Outro facto seria a explicação da preferência da hemorragia cerebral pela região dos núcleos centrais. Nesta região, passam exactamente as grandes veias anastomóticas do cérebro e seria, portanto, a origem venosa das hemorragias uma possível explicação desta sede. O facto da localização da hemorragia cerebral não corresponder ao território de distribuição duma arteríola, facto muitas vêzes citado como óbice à doutrina da rotura vascular, poderia também ser evocado como argumento a favor da origem venosa destas hemorragias.

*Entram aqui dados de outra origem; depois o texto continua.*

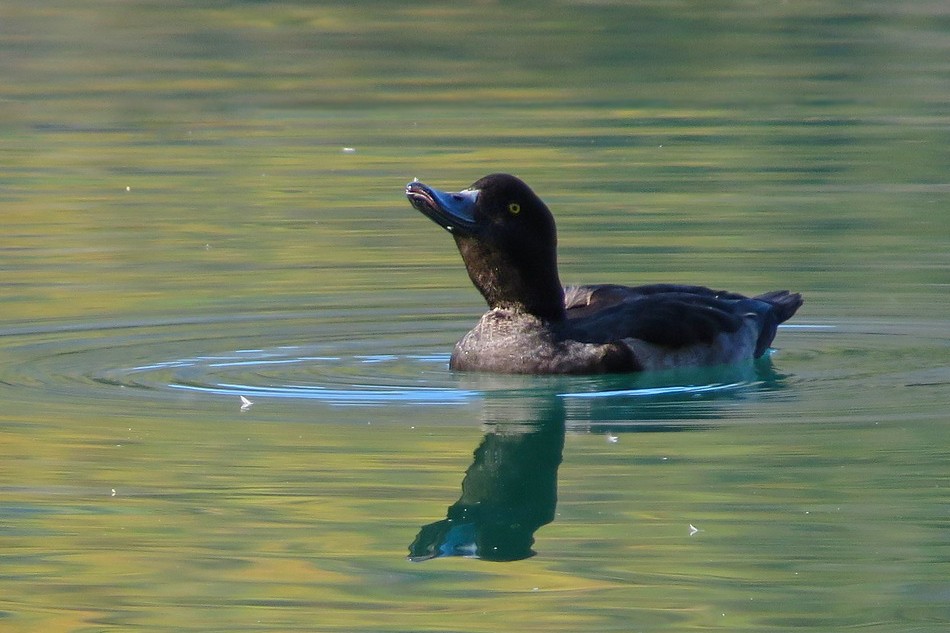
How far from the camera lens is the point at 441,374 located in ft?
34.3

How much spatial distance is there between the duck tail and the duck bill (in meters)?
1.78

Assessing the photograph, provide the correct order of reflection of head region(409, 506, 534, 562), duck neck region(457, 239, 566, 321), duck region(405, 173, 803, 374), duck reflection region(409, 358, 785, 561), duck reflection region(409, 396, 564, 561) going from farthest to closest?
1. duck neck region(457, 239, 566, 321)
2. duck region(405, 173, 803, 374)
3. duck reflection region(409, 358, 785, 561)
4. duck reflection region(409, 396, 564, 561)
5. reflection of head region(409, 506, 534, 562)

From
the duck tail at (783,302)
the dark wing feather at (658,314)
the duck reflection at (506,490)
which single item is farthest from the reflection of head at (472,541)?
the duck tail at (783,302)

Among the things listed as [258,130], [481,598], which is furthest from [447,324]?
[258,130]

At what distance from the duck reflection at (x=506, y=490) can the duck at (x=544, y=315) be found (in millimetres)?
597

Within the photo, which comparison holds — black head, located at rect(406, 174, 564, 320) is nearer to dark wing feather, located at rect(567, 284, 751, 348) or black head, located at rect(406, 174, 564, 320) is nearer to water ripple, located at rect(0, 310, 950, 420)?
dark wing feather, located at rect(567, 284, 751, 348)

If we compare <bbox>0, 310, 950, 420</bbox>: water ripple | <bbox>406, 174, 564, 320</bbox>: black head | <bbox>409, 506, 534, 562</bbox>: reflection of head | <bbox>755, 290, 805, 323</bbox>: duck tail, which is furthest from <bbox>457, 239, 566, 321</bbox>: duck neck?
<bbox>409, 506, 534, 562</bbox>: reflection of head

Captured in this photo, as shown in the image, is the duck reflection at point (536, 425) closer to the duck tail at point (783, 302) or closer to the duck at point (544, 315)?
the duck at point (544, 315)

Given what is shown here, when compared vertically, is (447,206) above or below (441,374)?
above

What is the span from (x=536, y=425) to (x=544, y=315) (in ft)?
4.77

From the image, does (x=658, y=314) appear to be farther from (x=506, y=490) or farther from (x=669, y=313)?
(x=506, y=490)

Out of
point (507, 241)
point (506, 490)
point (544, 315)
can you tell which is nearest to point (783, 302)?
point (544, 315)

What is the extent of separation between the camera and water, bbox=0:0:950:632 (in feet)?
23.1

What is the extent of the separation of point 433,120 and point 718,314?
10.0 m
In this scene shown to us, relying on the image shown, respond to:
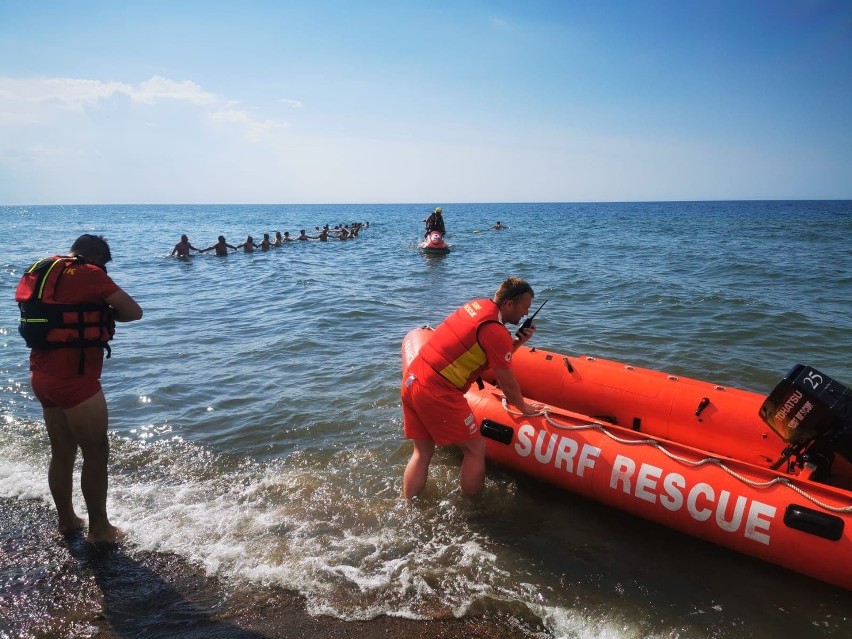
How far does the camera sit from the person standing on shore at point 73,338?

Por último, a própria diferença da idade em relação à trombose cerebral, é outro argumento clínico que tem sido invocado. Ao passo que os acidentes vasculares de origem arterial ocorrem sobretudo em pessoas de idade e são constituídos pela trombose cerebral, a hemorragia ocorre em indivíduos novos nos quais as artérias mantêm ainda a sua capacidade defensiva.

Assim, em face dêsses sucessivos argumentos, a dúvida subsiste hoje sôbre se a hemorragia cerebral é primitivamente de origem arterial ou venosa. Scheinker tem tentado demonstrar histològicamente esta última origem com aspectos de estase e dilatação venosa a que chama venoporose e venoparalisia, que encontra nas proximidades dos focos hemorrágicos.

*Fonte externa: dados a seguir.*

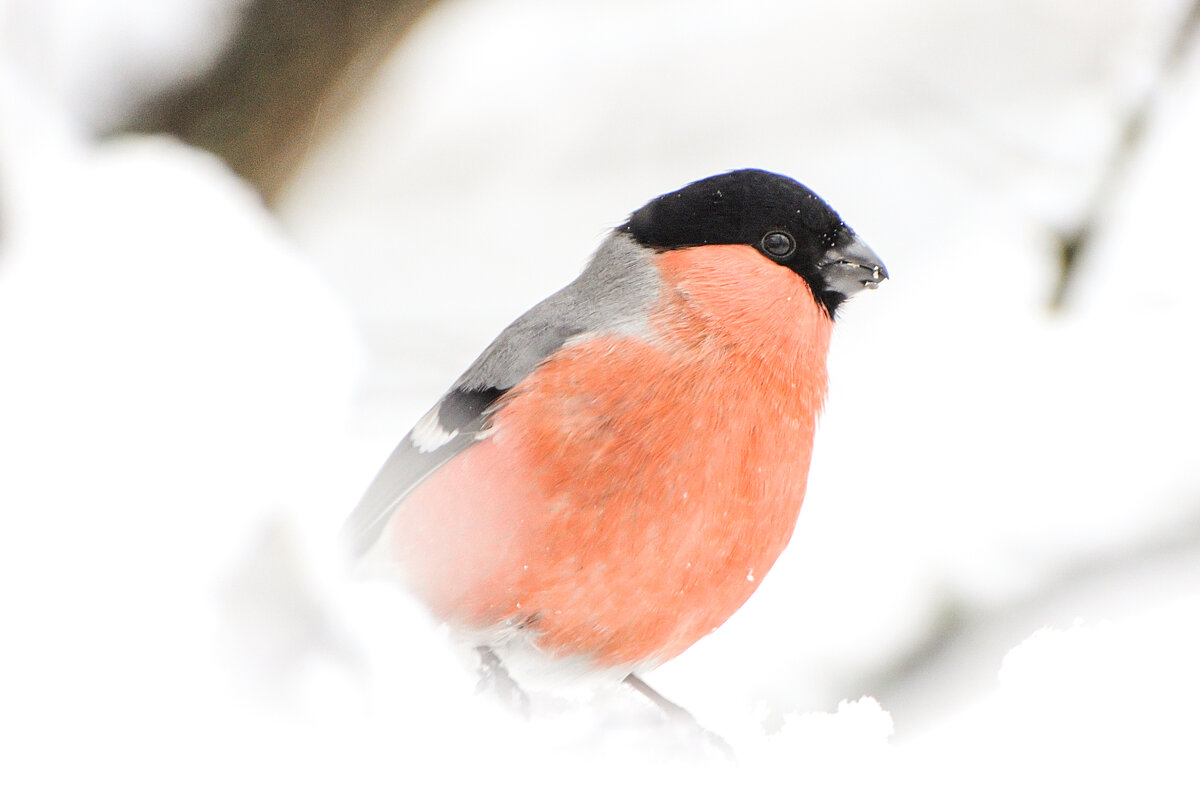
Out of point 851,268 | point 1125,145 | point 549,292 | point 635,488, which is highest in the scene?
point 549,292

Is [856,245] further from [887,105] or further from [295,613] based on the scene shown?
[295,613]

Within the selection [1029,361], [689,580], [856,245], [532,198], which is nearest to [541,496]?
[689,580]

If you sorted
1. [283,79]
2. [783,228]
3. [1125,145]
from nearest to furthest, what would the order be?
[283,79] → [783,228] → [1125,145]

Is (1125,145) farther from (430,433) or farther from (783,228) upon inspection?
(430,433)

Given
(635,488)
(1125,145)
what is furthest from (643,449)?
(1125,145)

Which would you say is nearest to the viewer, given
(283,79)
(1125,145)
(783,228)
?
(283,79)

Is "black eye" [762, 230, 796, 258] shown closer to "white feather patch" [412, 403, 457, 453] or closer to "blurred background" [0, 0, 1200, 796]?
"blurred background" [0, 0, 1200, 796]

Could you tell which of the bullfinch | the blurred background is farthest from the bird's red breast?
the blurred background

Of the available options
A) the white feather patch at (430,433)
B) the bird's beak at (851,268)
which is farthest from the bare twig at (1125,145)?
the white feather patch at (430,433)
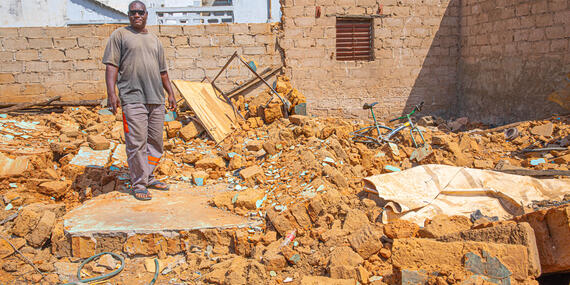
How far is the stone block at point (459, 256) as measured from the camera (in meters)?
→ 2.34

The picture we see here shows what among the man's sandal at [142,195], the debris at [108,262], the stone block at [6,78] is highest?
the stone block at [6,78]

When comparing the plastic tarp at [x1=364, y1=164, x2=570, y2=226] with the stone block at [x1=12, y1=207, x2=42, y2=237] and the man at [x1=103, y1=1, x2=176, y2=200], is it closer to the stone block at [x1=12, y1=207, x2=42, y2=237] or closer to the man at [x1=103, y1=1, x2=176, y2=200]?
the man at [x1=103, y1=1, x2=176, y2=200]

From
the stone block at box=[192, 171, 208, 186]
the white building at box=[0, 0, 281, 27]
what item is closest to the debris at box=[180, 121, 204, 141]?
the stone block at box=[192, 171, 208, 186]

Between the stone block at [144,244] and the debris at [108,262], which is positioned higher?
the stone block at [144,244]

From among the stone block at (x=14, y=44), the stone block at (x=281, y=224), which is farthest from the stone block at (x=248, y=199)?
the stone block at (x=14, y=44)

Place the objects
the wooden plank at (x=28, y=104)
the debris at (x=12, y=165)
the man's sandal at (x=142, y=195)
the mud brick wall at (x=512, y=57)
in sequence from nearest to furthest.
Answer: the man's sandal at (x=142, y=195), the debris at (x=12, y=165), the mud brick wall at (x=512, y=57), the wooden plank at (x=28, y=104)

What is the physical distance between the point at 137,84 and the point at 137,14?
26.7 inches

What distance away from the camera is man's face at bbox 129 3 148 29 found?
12.2 ft

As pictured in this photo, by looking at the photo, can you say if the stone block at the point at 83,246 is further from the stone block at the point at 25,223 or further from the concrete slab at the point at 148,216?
the stone block at the point at 25,223

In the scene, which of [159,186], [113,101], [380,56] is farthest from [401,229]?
[380,56]

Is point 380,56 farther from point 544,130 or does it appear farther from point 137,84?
point 137,84

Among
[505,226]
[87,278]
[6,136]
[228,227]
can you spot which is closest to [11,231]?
[87,278]

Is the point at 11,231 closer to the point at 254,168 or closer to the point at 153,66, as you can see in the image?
the point at 153,66

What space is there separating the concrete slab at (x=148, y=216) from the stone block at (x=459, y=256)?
1.45m
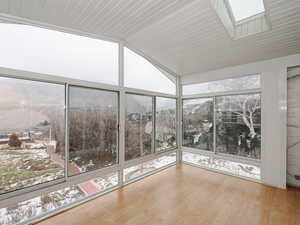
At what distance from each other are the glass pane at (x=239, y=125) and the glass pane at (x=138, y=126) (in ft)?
5.83

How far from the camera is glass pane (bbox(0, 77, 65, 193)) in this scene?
1.68 meters

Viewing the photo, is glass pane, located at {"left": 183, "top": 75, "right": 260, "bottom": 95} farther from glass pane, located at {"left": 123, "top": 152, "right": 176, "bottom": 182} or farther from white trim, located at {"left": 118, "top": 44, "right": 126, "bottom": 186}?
white trim, located at {"left": 118, "top": 44, "right": 126, "bottom": 186}

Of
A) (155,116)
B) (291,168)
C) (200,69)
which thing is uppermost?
(200,69)

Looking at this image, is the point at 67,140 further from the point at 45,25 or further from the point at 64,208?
the point at 45,25

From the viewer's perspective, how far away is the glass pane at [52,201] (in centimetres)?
175

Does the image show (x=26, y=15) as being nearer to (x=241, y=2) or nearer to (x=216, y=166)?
(x=241, y=2)

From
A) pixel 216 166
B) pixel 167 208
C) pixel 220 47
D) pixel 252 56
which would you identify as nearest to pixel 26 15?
pixel 220 47

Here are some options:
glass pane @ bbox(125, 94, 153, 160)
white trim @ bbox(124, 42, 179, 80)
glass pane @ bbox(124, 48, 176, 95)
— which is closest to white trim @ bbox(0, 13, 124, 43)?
white trim @ bbox(124, 42, 179, 80)

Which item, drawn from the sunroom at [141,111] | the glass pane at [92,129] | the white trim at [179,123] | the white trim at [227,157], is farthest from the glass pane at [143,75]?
the white trim at [227,157]

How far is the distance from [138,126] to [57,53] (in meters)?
1.96

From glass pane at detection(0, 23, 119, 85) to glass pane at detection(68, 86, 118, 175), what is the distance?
30 cm

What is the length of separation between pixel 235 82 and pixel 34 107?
390 cm

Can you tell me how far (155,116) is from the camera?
356 cm

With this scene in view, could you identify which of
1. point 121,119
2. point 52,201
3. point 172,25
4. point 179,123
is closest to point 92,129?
point 121,119
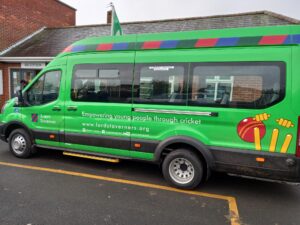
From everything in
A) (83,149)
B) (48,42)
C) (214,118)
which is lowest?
(83,149)

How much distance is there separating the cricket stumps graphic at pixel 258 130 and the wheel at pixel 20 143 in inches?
176

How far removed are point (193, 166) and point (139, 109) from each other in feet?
4.45

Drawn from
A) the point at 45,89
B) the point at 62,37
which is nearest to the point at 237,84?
the point at 45,89

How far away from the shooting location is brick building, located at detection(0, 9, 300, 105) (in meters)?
10.3

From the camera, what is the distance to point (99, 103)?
449cm

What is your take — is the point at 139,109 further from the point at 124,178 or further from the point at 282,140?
the point at 282,140

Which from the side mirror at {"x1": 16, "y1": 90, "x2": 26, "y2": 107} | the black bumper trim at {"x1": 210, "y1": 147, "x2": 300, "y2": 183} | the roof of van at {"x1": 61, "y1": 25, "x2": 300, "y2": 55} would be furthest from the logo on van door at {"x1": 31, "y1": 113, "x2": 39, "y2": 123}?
the black bumper trim at {"x1": 210, "y1": 147, "x2": 300, "y2": 183}

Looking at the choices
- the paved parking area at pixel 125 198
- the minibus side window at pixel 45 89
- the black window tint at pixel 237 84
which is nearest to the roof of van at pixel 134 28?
the minibus side window at pixel 45 89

Outra ordem de factos que pretendemos encarar e que tem suma importância para a patogenia da hemorragia cerebral, é a que se refere à existência prévia de alterações parenquimatosas.

Referi-me já à opinião de Rosenblatt, que admite que as alterações vasculares serão vindas, não do interior do vaso, mas dum parênquima cerebral alterado por sucessivas perturbações da sua irrigação. Vários outros trabalhos experimentais têm conseguido demonstrar que efectivamente uma alteração do parênquima cerebral, consecutiva às modificações vasomotoras, parece desempenhar papel importante na patogenia do insulto hemorrágico.

Qual seria a substância produzida ao nível do parênquima que iria colaborar na produção das alterações vasculares? Várias têm sido apontadas, desde o ácido láctico de que falava Westphal, à substância corrosiva encontrada por Fisher Wäsels no macerado cerebral dos hipertónicos, e à acidez do parênquima cerebral proporcional à taxa de glicemia, encontrada por Holmes e Shiff.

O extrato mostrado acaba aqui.